В тот поздний вечер, когда небритый, обросший, нечесаный, провонявший специфическим запахом заведения Леон примчался к нему на мотоцикле и, ворвавшись в спальню, прямо с порога всё вывалил, старик глянул на него поверх очков и невозмутимо предложил… выпить.
– Серьезно, – сказал добродушно, всем своим уютно-вечерним видом отменяя смысл короткого слова, только что выхарканного Леоном с такой горечью. – Налакайся, как свинья, и отлежись у меня денька три.
Велел ему принести из бара бутылку коньяка, но тотчас передумал и послал на кухню за водкой: – Жаль на твою дурь тратить приличный напиток, – пояснил чуть ли не весело. – И помоги одеться, – приказал, – если уж свалился на голову среди ночи.

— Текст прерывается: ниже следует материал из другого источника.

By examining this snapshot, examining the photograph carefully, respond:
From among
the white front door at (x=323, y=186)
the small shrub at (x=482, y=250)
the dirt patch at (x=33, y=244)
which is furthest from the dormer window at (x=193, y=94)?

Мои ужасные нубийцы терпеть не могут этих карнавалов с внезапным переодеванием. Они считают: уж лег так лег, старина! Дрыхнут, наверное…
«Карнавал» с поэтапной сменой пижамы на брюки и халат, с осторожным перемещением иссохшего старика в кресло (обиходные действия внутри разумного и милого сердцу Леона миропорядка) немного его успокоили.
– Жаль, что ты не алкаш, – заметил Иммануэль, наливая водку в белую чашку, из которой обычно запивал лекарство. – Это ведь благословение божье – забыться.
Вообще-то, Леон любил мягкие коктейли, как любил когда-то рюмочку Магдиной вишневки или сливянки; в барах проводил иногда по нескольку часов, сидя над одним бокалом. Водки терпеть не мог, но сейчас послушно выпил, потому что с детства слово Иммануэля было законом. Глотнул с омерзением, содрогаясь своим драгоценным горлом.
– Нет, – покачал головой Иммануэль, наблюдая эту позорную картину. – Не дано тебе, малый, такого счастья. Не заберет и не поможет, это уж очевидно. Проклятая, трезвая еврейская голова!